Write out the listing below again, precisely as it is given.

----------------

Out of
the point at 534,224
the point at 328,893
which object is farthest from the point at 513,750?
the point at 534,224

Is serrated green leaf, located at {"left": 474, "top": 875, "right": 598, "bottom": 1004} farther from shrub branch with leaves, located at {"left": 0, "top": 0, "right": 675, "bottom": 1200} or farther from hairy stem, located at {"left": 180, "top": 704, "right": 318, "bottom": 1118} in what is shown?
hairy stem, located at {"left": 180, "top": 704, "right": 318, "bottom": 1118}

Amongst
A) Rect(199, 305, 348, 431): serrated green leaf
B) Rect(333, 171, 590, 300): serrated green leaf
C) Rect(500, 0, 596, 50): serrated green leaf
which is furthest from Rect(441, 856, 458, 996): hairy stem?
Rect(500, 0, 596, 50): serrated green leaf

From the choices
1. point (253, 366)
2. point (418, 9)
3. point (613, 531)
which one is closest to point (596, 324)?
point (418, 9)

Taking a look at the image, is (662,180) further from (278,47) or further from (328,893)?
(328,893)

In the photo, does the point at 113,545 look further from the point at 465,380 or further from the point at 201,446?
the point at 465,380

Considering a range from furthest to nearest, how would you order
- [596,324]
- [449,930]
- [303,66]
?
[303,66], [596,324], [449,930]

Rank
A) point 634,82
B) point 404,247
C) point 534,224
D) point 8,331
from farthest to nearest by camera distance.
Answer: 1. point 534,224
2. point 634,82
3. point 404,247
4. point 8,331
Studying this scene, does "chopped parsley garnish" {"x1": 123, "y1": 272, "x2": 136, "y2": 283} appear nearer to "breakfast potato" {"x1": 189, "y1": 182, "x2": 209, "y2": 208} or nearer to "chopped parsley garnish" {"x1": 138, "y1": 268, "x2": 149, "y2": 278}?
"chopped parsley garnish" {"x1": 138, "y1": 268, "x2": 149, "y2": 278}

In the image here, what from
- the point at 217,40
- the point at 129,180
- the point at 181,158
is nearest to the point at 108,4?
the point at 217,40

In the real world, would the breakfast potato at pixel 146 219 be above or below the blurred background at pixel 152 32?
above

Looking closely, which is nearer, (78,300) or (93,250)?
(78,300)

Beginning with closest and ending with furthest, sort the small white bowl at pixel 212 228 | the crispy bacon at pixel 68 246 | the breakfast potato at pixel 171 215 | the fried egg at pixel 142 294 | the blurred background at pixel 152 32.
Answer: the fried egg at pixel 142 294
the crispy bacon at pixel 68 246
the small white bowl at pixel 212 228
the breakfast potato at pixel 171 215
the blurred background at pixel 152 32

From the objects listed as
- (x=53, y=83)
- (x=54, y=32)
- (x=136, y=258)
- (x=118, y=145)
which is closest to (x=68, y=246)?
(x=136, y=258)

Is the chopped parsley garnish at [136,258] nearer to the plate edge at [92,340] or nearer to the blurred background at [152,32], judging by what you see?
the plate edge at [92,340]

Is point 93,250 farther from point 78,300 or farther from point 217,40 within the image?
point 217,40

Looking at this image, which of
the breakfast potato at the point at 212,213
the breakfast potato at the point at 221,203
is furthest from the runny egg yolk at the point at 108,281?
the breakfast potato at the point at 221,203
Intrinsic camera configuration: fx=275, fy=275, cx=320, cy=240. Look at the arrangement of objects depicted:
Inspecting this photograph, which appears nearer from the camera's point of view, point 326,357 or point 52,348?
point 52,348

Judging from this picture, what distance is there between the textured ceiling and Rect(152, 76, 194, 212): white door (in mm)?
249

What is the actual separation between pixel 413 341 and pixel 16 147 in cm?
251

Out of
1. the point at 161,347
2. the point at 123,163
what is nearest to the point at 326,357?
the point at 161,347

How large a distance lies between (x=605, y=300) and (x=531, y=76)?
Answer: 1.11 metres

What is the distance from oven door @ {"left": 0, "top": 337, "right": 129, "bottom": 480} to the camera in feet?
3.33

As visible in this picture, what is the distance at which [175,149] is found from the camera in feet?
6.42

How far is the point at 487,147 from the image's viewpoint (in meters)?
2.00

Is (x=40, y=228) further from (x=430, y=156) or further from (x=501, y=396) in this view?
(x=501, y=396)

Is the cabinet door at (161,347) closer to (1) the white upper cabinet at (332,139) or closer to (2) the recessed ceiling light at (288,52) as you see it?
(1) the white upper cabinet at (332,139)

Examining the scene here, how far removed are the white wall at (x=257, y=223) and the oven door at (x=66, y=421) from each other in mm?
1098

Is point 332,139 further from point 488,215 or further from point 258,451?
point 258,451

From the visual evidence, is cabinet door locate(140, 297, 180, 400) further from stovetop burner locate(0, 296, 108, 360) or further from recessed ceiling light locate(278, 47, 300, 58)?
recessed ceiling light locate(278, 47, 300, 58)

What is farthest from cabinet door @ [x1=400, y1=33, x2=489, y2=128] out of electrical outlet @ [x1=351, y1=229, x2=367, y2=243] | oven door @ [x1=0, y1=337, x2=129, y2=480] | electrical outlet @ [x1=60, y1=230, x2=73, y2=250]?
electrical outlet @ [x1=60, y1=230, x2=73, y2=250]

----------------

**THE RESULT:**
Out of
the point at 534,224
the point at 328,893
which object is farthest from the point at 513,750?
the point at 534,224

Is serrated green leaf, located at {"left": 474, "top": 875, "right": 598, "bottom": 1004} farther from shrub branch with leaves, located at {"left": 0, "top": 0, "right": 675, "bottom": 1200} or farther from hairy stem, located at {"left": 180, "top": 704, "right": 318, "bottom": 1118} in what is shown?
hairy stem, located at {"left": 180, "top": 704, "right": 318, "bottom": 1118}

Amongst
A) Rect(199, 305, 348, 431): serrated green leaf
B) Rect(333, 171, 590, 300): serrated green leaf
C) Rect(500, 0, 596, 50): serrated green leaf
which is furthest from Rect(441, 856, 458, 996): hairy stem?
Rect(500, 0, 596, 50): serrated green leaf

From the choices
1. point (253, 366)
2. point (418, 9)
3. point (613, 531)
which one is closest to point (596, 324)?
point (418, 9)

Taking a look at the image, is (662,180) further from (278,47) or further from (328,893)?
(328,893)

In the photo, does the point at 113,545 look further from the point at 465,380 or further from the point at 201,446?
the point at 465,380

Considering a range from furthest to nearest, how would you order
- [596,324]
- [449,930]
- [303,66]
?
[303,66], [596,324], [449,930]

Rank
A) point 634,82
B) point 404,247
C) point 534,224
D) point 8,331
from farthest to nearest by camera distance.
Answer: 1. point 534,224
2. point 634,82
3. point 404,247
4. point 8,331
Studying this scene, does "chopped parsley garnish" {"x1": 123, "y1": 272, "x2": 136, "y2": 283} appear nearer to "breakfast potato" {"x1": 189, "y1": 182, "x2": 209, "y2": 208} or nearer to "chopped parsley garnish" {"x1": 138, "y1": 268, "x2": 149, "y2": 278}?
"chopped parsley garnish" {"x1": 138, "y1": 268, "x2": 149, "y2": 278}

In the image here, what from
- the point at 217,40
- the point at 129,180
- the point at 181,158
is nearest to the point at 108,4?
the point at 217,40

In the real world, would the breakfast potato at pixel 146 219 be above or below the blurred background at pixel 152 32?
above

Looking closely, which is nearer, (78,300) or (93,250)?
(78,300)

Beginning with closest and ending with furthest, sort the small white bowl at pixel 212 228 | the crispy bacon at pixel 68 246 | the breakfast potato at pixel 171 215 | the fried egg at pixel 142 294 | the blurred background at pixel 152 32.
Answer: the fried egg at pixel 142 294
the crispy bacon at pixel 68 246
the small white bowl at pixel 212 228
the breakfast potato at pixel 171 215
the blurred background at pixel 152 32

From the objects listed as
- (x=53, y=83)
- (x=54, y=32)
- (x=136, y=258)
- (x=118, y=145)
which is closest to (x=68, y=246)?
(x=136, y=258)

Is the chopped parsley garnish at [136,258] nearer to the plate edge at [92,340] or nearer to the blurred background at [152,32], judging by what you see?
the plate edge at [92,340]

Is point 93,250 farther from point 78,300 or farther from point 217,40 within the image?
point 217,40

Looking at this image, which of
the breakfast potato at the point at 212,213
the breakfast potato at the point at 221,203
is furthest from the runny egg yolk at the point at 108,281?
the breakfast potato at the point at 221,203
Intrinsic camera configuration: fx=275, fy=275, cx=320, cy=240. Look at the arrangement of objects depicted:
Inspecting this photograph, which appears nearer from the camera's point of view, point 326,357 or point 52,348?
point 52,348

Judging from this picture, what distance is there between the textured ceiling and Rect(152, 76, 194, 212): white door (in mm)?
249

What is the actual separation between pixel 413 341 and pixel 16 147 in cm?
251

Out of
1. the point at 161,347
2. the point at 123,163
what is nearest to the point at 326,357?
the point at 161,347

How large a distance lies between (x=605, y=300) and (x=531, y=76)?
Answer: 1.11 metres

What is the distance from oven door @ {"left": 0, "top": 337, "right": 129, "bottom": 480} to the camera in feet?
3.33

As visible in this picture, what is the distance at which [175,149] is found from the camera in feet?
6.42

How far is the point at 487,147 from the image's viewpoint (in meters)?
2.00

Is (x=40, y=228) further from (x=430, y=156) or further from (x=501, y=396) in this view?
(x=501, y=396)

Is the cabinet door at (161,347) closer to (1) the white upper cabinet at (332,139) or closer to (2) the recessed ceiling light at (288,52) as you see it?
(1) the white upper cabinet at (332,139)

Examining the scene here, how far removed are the white wall at (x=257, y=223) and the oven door at (x=66, y=421) from each other in mm?
1098

Is point 332,139 further from point 488,215 or further from point 258,451?
point 258,451

From the visual evidence, is cabinet door locate(140, 297, 180, 400) further from stovetop burner locate(0, 296, 108, 360) or further from recessed ceiling light locate(278, 47, 300, 58)?
recessed ceiling light locate(278, 47, 300, 58)

What is farthest from cabinet door @ [x1=400, y1=33, x2=489, y2=128] out of electrical outlet @ [x1=351, y1=229, x2=367, y2=243] | oven door @ [x1=0, y1=337, x2=129, y2=480] | electrical outlet @ [x1=60, y1=230, x2=73, y2=250]?
electrical outlet @ [x1=60, y1=230, x2=73, y2=250]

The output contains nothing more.